Jerusalem has denied Hizballah and Iranian allegations of responsibility for the death of the Lebanese master terrorist. But Tehran, Damascus, and the Hizballah leadership are convinced that Israel’s Mossad planted the small bomb in the master terrorist’s Mitsubishi Pajero. Wednesday night, Hizballah’s top leaders went to ground. Hassan Nasrallah did not attend the funeral Thursday but broadcast his eulogy by video.


 


Nasrallah: If Israel wants open war, so be it


 


14 Feb. “The blood of our slain commander will lead to Israel's demise,” said the Hizballah leader, Hassan Nasrallah in a diatribe broadcast at the funeral of the group’s military commander Imad Mughniyeh Thursday, Feb. 18. “I say for the whole world to hear that our war will extend everywhere without restraints. The Lebanon War is not over; there is no ceasefire.”

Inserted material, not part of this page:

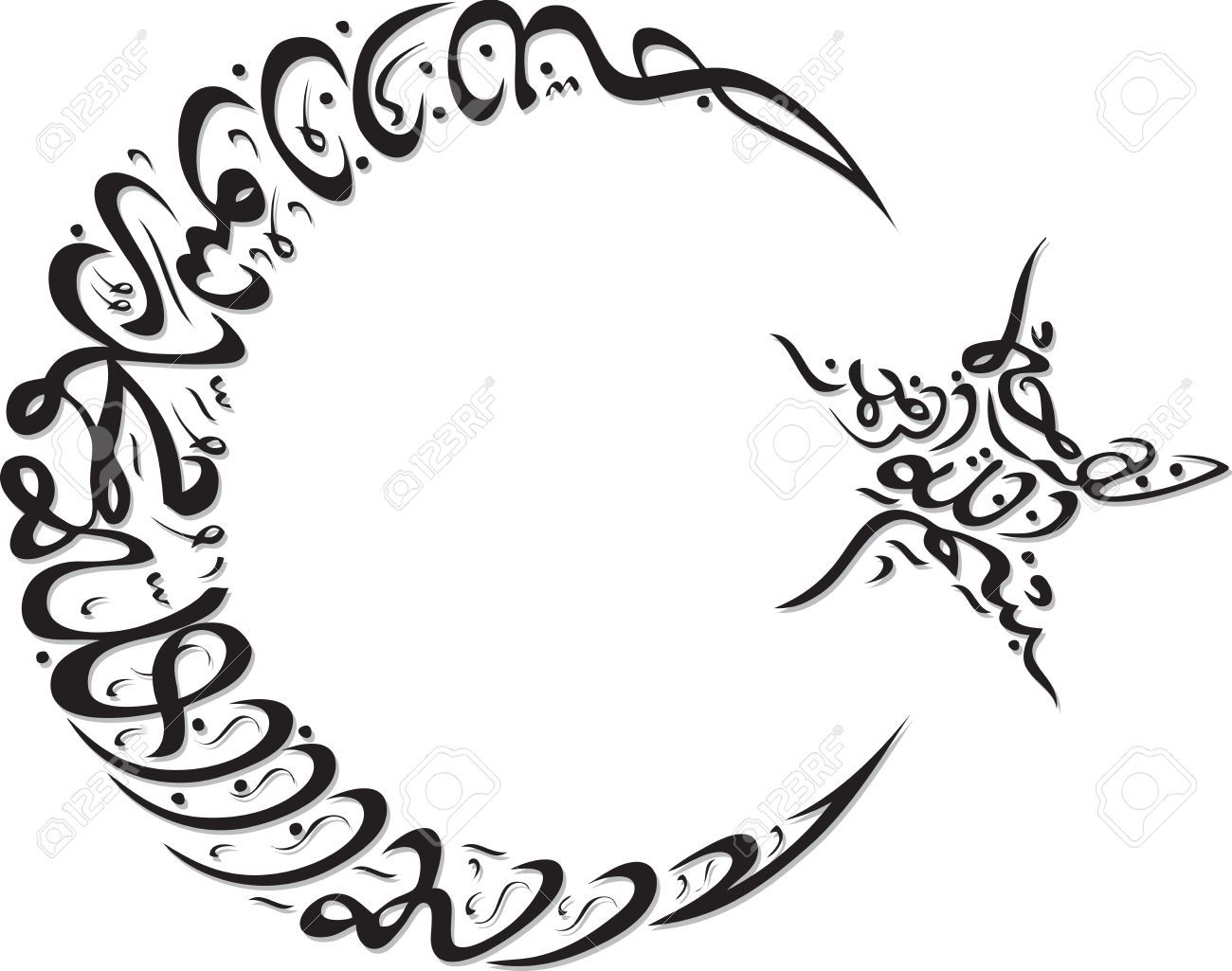 Islamic Calligraphy In Crescent And Star Shape Black On White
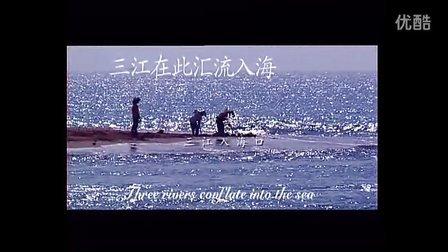 音乐视频:《生命的河》-永久的博鳌论坛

Iranian foreign minister Manouchehr Mottaki flew in especially to pay his government’s respects to the dead commander. Earlier, thousands converged on Martyr’s Square to mark three years since the assassination of former PM Rafiq Hariri, in a demonstration of strength by the pro-Western government. Speakers with one voice blamed Syria and Hizballah for Lebanon’s woes.


 


Iraqi radical Shiite leader mourns Mugniyeh


 


14 Feb. The Iraq's Shiite radical leader Moqtada al-Sadr Thursday condemned the assassination of Imad Mughniyeh and declaring three days of mourning in all Sadrist offices. debkafile reports they were friends. Mughniyeh provided the infrastructure and training to make Sadr’s Mehdi Army militia a formidable military force.